On this page we post about interesting quantum-computing related research and news which we are following.

100+ trapped-ions in cryogenically pumped architecture

100+ trapped-ions in cryogenically pumped architecture

Atomic ions can be trapped by electric fields in ultra-high vacuum and then laser-cooled to extremely low temperatures. The internal states of such a trapped ion can be used to encode a qubit. Such qubit systems have very long coherence times and their internal states can be precisely manipulated using lasers, and measured efficiently. Current, room temperature, systems are limited to 50 ions to to collisions with background gas. At cryogenic temperatures (4K) , most of the residual background gas is trapped enabling further scale-up of ion-trap systems. In this paper, Pagano et al. present experimental results from a trapped ion system with such cryogenic-pumping, which enables them to trap over 100 ions in a linear configuration for hours, paving the way for future quantum simulation of spin models that are intractable with classical computer modelling.

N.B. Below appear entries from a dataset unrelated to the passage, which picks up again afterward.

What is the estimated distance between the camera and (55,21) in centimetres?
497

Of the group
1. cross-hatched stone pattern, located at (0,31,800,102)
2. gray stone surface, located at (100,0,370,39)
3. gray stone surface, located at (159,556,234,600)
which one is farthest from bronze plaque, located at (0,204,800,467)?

Hyper- and hybrid entanglement

Hyper- and hybrid entanglement

Usually quantum information is encoded into a single, well-controlled degree of freedom, such as a spin. In some cases, however, establishing so called hyper-entanglement among several degrees-of-freedom (e.g. photon path, polarization and angular momentum), can be beneficial, e.g. improve the capacity of dense coding in linear optics.  In this paper, Li et al. propose a scheme that allows to combine both (single degree-of-freedom) entanglement and hyper-entanglement. Specifically, they show how two identical, initially separated particles can become spin-entangled, momenta-entangled and spin-and-momenta-hyper-entangled.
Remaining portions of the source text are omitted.